Theorem 4. Under the conditions of items 1) and 2) of Theorems 1 and 2, the random process \(\xi=\{\xi(\cdot)\}\) is entropically stable with respect to the random process \(\eta=\{\eta(\cdot)\}\). Moreover, if \(\mathcal{E}_{\xi\eta}<\infty\), then, when the condition of item 1) of Theorems 1 and 2 is fulfilled,
\[ \lim_{t\to\infty}\frac{1}{t}\mathbf{D}h_{\eta_0^t}(\xi_0^t) = \frac{1}{2\pi}\sum_{j=1}^{n}\int \left( \frac{f_{\xi_j\xi_j}^{(\lambda)}}{f_{\eta_j\eta_j}^{(\lambda)}}-1 \right)^2\,d\lambda, \tag{11} \]
where the limits of integration are determined exactly as in formula (4), and as \(t\to\infty\) the information density \(h_{\eta_0^t}(\xi_0^t)\) is asymptotically normal with the usual normalization.
Remark. The results of Theorems 1, 2, and 3 can be generalized without particular difficulty to a much broader class of random processes, in particular to processes of the form \(\xi(t)=\xi'(t)+b(t)\), where \(\xi'=\{\xi'(t)\}\) is a Gaussian stationary random process, and \(b(t)\) is a nonrandom function.
Received
7 III 1960
References
- A. Rényi, Trans. First Prague Conference of Information Theory, Statistical Decision Function, Random Processes, Prague, 1958, p. 183.

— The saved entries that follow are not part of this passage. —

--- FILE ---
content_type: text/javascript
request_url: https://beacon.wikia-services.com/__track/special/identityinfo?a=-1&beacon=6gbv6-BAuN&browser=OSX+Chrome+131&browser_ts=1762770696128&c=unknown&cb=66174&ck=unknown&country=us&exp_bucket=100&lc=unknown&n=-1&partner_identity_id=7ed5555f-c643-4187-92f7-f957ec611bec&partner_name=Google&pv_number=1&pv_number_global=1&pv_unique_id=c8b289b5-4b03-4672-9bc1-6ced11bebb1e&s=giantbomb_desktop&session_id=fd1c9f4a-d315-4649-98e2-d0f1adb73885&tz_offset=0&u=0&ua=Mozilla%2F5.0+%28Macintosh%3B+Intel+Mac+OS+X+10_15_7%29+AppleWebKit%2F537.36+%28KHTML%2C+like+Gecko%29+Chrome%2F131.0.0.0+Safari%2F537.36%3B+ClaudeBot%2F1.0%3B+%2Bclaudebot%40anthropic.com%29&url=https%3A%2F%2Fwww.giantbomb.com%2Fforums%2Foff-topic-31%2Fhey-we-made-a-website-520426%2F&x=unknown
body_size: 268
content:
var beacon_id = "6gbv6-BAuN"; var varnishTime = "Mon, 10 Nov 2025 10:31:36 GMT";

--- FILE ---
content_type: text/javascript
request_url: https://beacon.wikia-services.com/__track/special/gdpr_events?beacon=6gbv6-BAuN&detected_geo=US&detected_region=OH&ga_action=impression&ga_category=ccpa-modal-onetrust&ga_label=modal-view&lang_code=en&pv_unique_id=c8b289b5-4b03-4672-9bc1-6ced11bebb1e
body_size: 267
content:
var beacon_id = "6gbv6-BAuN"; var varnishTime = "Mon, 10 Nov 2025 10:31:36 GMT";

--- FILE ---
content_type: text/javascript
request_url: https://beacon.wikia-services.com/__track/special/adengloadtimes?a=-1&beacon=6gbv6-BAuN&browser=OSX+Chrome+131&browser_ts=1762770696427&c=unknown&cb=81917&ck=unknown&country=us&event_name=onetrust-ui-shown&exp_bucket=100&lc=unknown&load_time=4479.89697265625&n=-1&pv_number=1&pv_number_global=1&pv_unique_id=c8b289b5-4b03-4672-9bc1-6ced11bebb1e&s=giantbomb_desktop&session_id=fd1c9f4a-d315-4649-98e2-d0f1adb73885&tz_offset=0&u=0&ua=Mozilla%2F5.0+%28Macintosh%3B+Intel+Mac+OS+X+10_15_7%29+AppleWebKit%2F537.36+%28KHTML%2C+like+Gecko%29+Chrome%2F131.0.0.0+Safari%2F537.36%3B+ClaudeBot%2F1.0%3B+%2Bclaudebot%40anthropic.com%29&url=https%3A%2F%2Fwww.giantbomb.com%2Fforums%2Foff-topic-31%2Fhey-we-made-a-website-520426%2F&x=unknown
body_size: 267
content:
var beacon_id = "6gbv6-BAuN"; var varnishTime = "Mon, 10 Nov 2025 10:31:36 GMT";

- A. Perez, Theory Probab. and Its Appl., 4, no. 1, 105 (1959).
- M. Rosenblatt-Roth, DAN, 112, no. 1, 16 (1957).
- S. Kullback, R. A. Leibler, Ann. Math. Stat., 22, 79 (1951).
- Ya. Gaek, Czechoslovak Math. Journal, 8 (83), 610 (1958).
- D. Slepian, Trans. I.R.E., Sect. Inf. Theory, 4, no. 2, 65 (1958).